The French director, teacher and film critic has already made several short films including „Les filles de feu“ (Girls of Fire) which was selected for the Semaine de la Critique at Cannes. From 1999 to 2020, he worked for the French magazine “Cahiers du Cinéma”.
What was your starting point for „Mars Exalté“?
It was the first time I had a film project without any script or dialogues. My producers Yann Gonzalez and Flavien Giorda offered me five 16mm rolls and complete freedom with the use of it. Only two principles had to be followed as much as possible: taking inspiration from my practice of photography, which is quite centered on light at dusk, and shooting one or two minutes a day during one month. For the whole month of March 2021, the cinematographer Maxime Berger and myself wandered around the streets of Montreuil and Bagnolet, two close suburbs of Paris, to get those lights, to catch this fragile moment when we enter the night. And because I always see it as magical, I had this idea of a dreamer, a character who could interact silently with this very moment, to see how it affects him.

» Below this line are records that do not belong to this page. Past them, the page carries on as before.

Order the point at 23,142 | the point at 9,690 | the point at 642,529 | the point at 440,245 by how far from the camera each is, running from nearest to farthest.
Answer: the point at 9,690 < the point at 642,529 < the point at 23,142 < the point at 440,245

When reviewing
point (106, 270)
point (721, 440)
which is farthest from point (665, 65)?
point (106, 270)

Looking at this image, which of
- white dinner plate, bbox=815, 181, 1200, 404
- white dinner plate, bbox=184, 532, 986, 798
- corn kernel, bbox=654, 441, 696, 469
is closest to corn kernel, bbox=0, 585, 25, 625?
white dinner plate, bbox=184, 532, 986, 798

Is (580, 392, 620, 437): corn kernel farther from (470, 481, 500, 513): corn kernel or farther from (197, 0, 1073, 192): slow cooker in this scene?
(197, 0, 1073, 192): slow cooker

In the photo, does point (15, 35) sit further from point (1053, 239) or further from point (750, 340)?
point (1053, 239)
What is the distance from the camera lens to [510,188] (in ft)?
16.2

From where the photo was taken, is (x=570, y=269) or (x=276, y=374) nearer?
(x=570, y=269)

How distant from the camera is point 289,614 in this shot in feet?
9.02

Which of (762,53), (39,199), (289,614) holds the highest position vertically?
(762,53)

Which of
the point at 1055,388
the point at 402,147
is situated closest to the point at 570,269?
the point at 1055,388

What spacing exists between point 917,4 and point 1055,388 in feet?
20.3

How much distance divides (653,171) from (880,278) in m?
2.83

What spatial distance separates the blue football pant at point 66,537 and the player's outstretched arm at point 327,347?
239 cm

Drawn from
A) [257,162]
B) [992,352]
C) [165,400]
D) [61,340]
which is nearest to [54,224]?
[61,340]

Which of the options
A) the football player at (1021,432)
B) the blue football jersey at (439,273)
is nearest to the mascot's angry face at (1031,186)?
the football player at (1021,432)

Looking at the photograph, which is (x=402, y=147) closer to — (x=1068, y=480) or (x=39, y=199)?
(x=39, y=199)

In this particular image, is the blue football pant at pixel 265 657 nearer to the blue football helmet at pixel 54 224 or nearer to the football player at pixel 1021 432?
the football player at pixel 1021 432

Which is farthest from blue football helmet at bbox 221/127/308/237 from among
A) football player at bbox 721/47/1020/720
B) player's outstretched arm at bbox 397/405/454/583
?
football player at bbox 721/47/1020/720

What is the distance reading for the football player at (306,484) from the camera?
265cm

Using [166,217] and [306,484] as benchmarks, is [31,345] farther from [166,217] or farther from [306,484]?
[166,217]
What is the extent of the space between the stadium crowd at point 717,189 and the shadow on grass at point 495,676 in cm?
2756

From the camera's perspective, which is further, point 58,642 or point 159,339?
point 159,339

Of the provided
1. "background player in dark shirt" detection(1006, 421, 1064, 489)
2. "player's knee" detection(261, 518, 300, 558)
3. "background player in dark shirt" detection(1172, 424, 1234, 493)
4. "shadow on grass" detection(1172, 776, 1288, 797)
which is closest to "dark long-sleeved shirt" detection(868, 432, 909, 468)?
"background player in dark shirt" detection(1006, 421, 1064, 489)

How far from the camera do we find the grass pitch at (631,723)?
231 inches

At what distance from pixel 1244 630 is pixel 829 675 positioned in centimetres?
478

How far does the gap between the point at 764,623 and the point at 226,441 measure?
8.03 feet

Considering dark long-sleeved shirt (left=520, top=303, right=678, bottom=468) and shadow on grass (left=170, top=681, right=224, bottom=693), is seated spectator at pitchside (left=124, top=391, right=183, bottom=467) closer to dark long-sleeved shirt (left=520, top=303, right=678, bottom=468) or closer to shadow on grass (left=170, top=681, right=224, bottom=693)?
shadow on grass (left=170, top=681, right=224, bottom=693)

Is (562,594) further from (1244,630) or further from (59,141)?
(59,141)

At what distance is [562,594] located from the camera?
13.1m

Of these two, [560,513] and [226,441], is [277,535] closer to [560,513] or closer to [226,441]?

Do you have a favorite moment in the film? Which one and why this one?
It’s difficult for me to isolate a specific moment because I really see the movie as a whole thing. Maybe what I really like is the way we found, with Patric Chiha the editor, where the movie is leading to: the bliss emerging from a neverending dusk. More than this specific moment, I think it’s the entire journey, the musical movement of the film that I’m really proud of.
What do you like about the short form?
A short movie can be as noble and powerful as a poem or a novella. But I also think the short form is the place of total freedom, because you don’t have the same pressure from the market that you have when you’re making a feature film. You don’t even have to tell a story. You can just look at the world’s beauty and make it your only subject.